# UPDATE-ADOPTED! Gorg. Male Golden, Tucker, in Maynardville, TN



## Karen519 (Aug 21, 2006)

Here is a listing for a male, good looking boy. 

https://www.petfinder.com/petdetail/39882817

This is a young gorgeous Male at a Humane Soc. in Maynardville, TN, not far from Knoxville, that needs a home.
I emld. the Humane Soc. and asked if they contacted the Golden Rescues, in case they might take him, and emlg. 
a few of my friends out here in Loudon, TN, to see if they can email friends.

Carolina Mom msgd. me and I wanted everyone to see Tucker! Call and Go adopt him if you are looking.


----------



## CAROLINA MOM (May 12, 2009)

Thanks Karen.

On the Humane Society's website it states they do out of state adoptions. Transport is either available or the adopter would have to go to the HS and pick the boy up. 

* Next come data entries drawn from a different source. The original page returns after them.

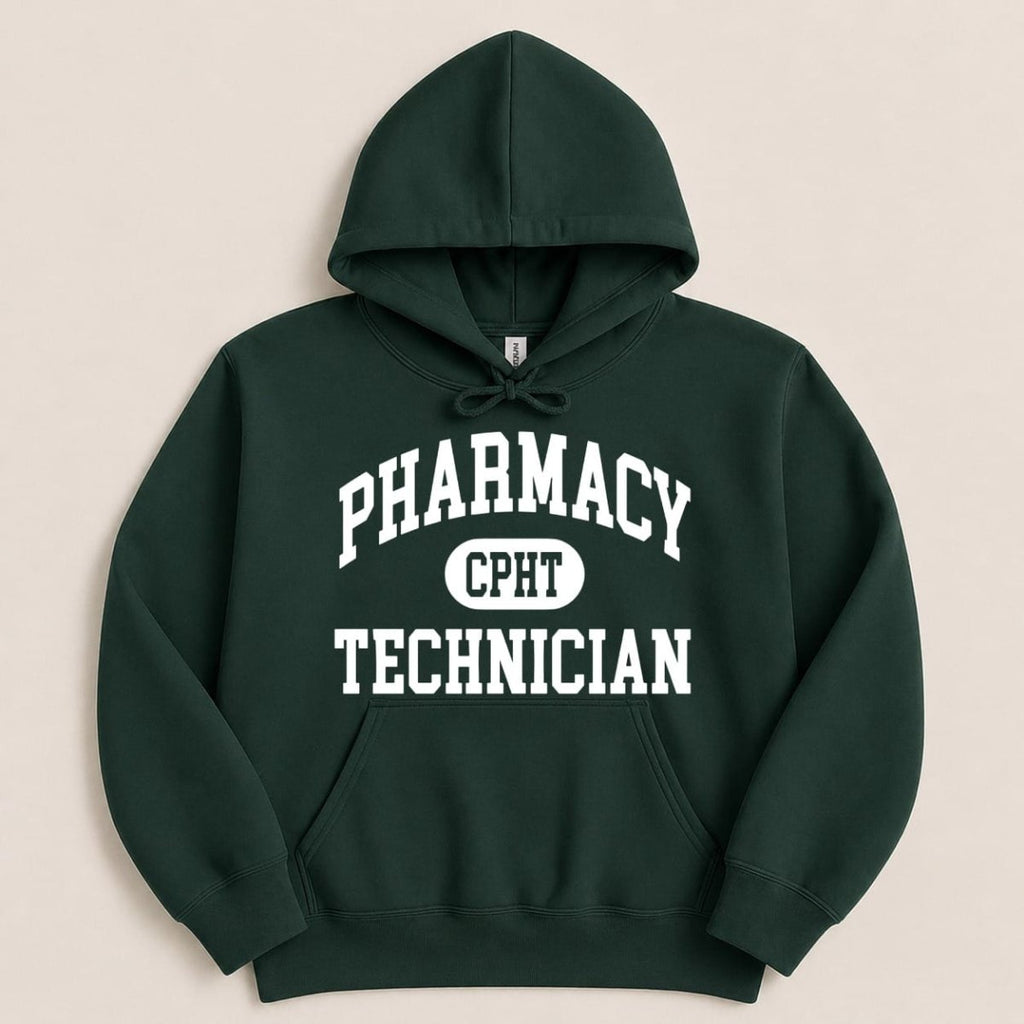 Pharmacy Technician CPhT Sweatshirt & Hoodie - Adverse Reactions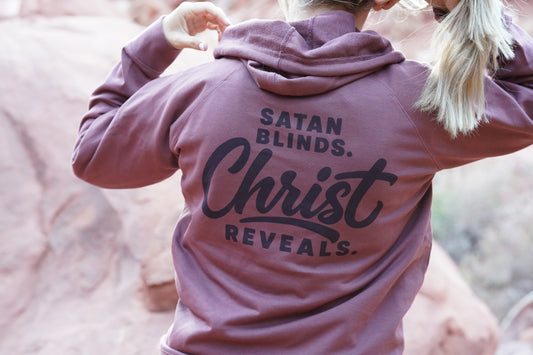 Christ Reveals Zip Up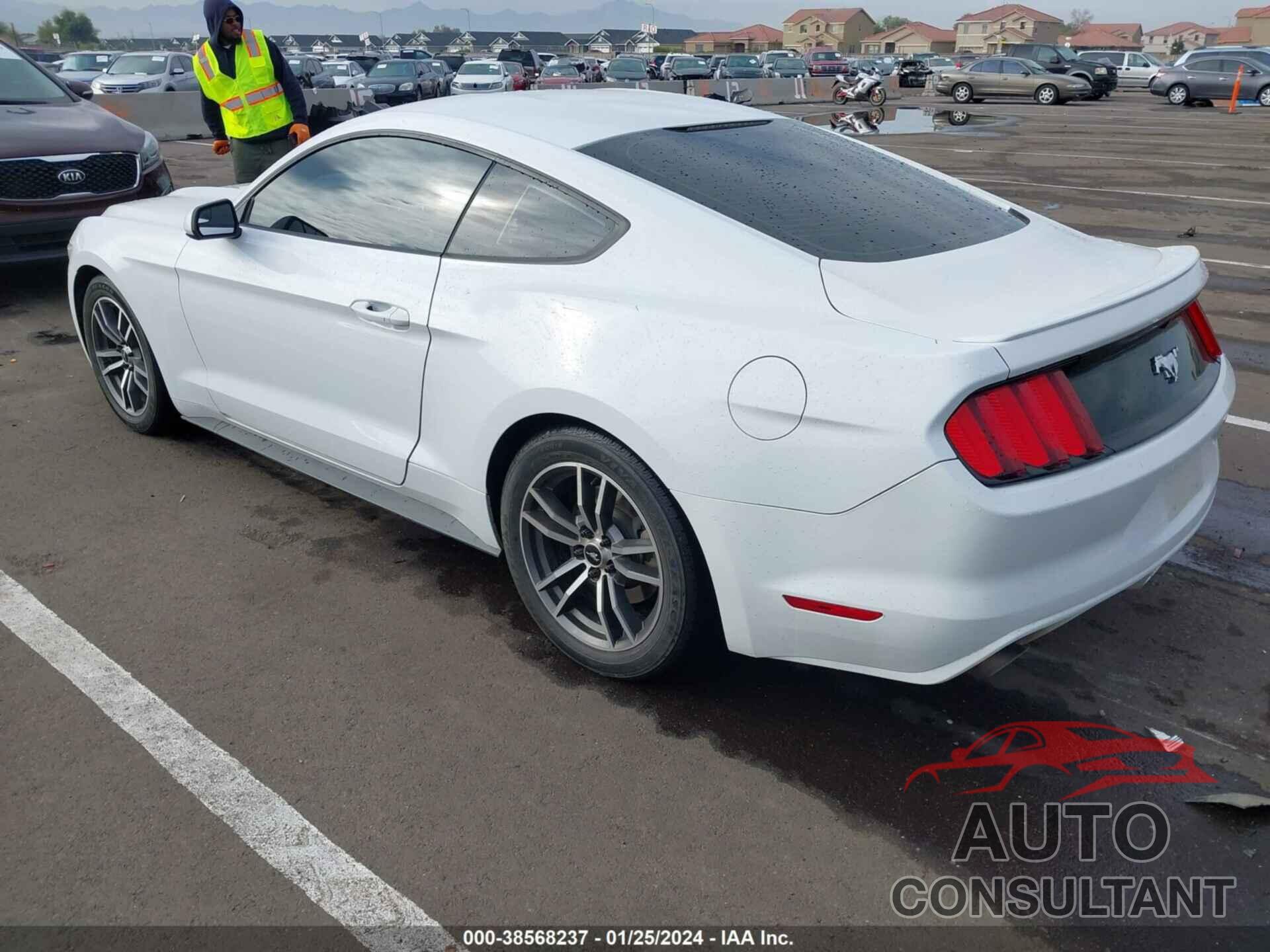 FORD MUSTANG 2017 - 1FA6P8TH8H5312920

Here is more info about the HS-

Untitled document

and their website link for additional info.-

Union County Humane Society | Union County Humane Society


----------



## Karen519 (Aug 21, 2006)

Adopted!!! Just rcvd. An email from the Humane Society that Tucker was Adopted! Very Happy!


----------



## CAROLINA MOM (May 12, 2009)

That's great, I'll update the thread title to reflect that. 

Thanks Karen


----------



## Simba_Golden (Aug 31, 2017)

What a good looking boy indeed! So happy for tucker!


----------